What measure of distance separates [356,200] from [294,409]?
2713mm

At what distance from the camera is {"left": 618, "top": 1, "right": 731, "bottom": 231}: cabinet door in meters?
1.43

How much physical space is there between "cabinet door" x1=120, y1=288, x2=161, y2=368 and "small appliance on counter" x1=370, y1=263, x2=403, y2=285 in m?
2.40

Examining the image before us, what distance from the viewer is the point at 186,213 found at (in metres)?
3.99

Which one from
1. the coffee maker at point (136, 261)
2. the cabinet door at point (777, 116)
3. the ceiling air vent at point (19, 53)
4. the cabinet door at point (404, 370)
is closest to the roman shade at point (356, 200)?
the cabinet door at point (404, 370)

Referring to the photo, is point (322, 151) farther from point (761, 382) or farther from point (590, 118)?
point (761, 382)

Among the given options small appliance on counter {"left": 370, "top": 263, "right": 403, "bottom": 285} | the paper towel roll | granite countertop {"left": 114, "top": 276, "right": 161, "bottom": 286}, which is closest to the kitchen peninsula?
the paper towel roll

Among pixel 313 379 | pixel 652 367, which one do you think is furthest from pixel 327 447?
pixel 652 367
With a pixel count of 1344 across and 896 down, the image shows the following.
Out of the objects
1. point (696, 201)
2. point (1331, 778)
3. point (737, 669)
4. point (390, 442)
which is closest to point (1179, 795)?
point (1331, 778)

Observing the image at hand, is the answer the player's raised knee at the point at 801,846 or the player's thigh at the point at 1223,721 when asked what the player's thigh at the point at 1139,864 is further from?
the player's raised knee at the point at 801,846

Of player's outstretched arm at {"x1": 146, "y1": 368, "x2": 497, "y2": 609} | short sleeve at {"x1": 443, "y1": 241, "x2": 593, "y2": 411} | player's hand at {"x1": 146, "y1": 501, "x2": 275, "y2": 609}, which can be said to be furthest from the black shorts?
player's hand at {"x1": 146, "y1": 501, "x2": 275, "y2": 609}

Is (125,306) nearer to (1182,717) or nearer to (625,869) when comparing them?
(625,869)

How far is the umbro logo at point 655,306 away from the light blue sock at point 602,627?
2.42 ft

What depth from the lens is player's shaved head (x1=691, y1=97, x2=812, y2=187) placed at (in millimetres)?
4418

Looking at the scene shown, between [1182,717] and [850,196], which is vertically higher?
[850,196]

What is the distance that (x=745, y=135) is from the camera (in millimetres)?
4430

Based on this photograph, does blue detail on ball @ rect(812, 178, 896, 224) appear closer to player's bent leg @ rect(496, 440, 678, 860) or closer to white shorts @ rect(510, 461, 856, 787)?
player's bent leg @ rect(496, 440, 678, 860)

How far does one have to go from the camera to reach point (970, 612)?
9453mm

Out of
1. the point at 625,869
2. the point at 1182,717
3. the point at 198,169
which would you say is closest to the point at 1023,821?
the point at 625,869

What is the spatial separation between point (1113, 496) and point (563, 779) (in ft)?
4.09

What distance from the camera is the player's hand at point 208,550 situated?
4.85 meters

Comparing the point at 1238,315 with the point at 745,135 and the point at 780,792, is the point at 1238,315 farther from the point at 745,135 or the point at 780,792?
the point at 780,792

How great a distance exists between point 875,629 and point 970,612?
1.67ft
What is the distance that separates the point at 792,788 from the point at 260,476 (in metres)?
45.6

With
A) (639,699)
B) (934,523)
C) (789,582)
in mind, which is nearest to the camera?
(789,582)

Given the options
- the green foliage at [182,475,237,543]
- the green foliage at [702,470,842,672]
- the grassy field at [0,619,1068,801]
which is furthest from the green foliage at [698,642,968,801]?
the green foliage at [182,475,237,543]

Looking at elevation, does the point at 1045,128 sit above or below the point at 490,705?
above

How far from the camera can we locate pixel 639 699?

====

> What you will do
Can you give the lines from the one containing "What depth from" through the end of the rows above as a Markdown table with columns No. and Line, leaving out blank lines?

> Expected output
| No. | Line |
|---|---|
| 1 | What depth from the lens is player's shaved head (x1=691, y1=97, x2=812, y2=187) placed at (in millimetres)? |
| 2 | 4418 |
| 3 | Looking at the scene shown, between [1182,717] and [850,196], which is vertically higher? |
| 4 | [850,196] |
| 5 | What is the distance that (x=745, y=135) is from the camera (in millimetres)? |
| 6 | 4430 |
| 7 | Based on this photograph, does blue detail on ball @ rect(812, 178, 896, 224) appear closer to player's bent leg @ rect(496, 440, 678, 860) or closer to white shorts @ rect(510, 461, 856, 787)? |
| 8 | player's bent leg @ rect(496, 440, 678, 860) |
| 9 | How far does one have to go from the camera to reach point (970, 612)? |
| 10 | 9453mm |
| 11 | Out of |
| 12 | 1. the point at 625,869 |
| 13 | 2. the point at 1182,717 |
| 14 | 3. the point at 198,169 |
| 15 | which would you say is closest to the point at 1023,821? |
| 16 | the point at 625,869 |
| 17 | What is the spatial separation between point (1113, 496) and point (563, 779) (in ft)? |
| 18 | 4.09 |
| 19 | What distance from the camera is the player's hand at point 208,550 situated? |
| 20 | 4.85 meters |
| 21 | Comparing the point at 1238,315 with the point at 745,135 and the point at 780,792, is the point at 1238,315 farther from the point at 745,135 or the point at 780,792? |
| 22 | the point at 780,792 |
| 23 | How great a distance exists between point 875,629 and point 970,612? |
| 24 | 1.67ft |
| 25 | What is the distance that separates the point at 792,788 from the point at 260,476 (in metres)? |
| 26 | 45.6 |
| 27 | With |
| 28 | A) (639,699) |
| 29 | B) (934,523) |
| 30 | C) (789,582) |
| 31 | in mind, which is nearest to the camera? |
| 32 | (789,582) |
| 33 | Given the options |
| 34 | - the green foliage at [182,475,237,543] |
| 35 | - the green foliage at [702,470,842,672] |
| 36 | - the grassy field at [0,619,1068,801] |
| 37 | which is furthest from the green foliage at [698,642,968,801]? |
| 38 | the green foliage at [182,475,237,543] |
| 39 | Looking at elevation, does the point at 1045,128 sit above or below the point at 490,705? |
| 40 | above |
| 41 | How far from the camera can we locate pixel 639 699? |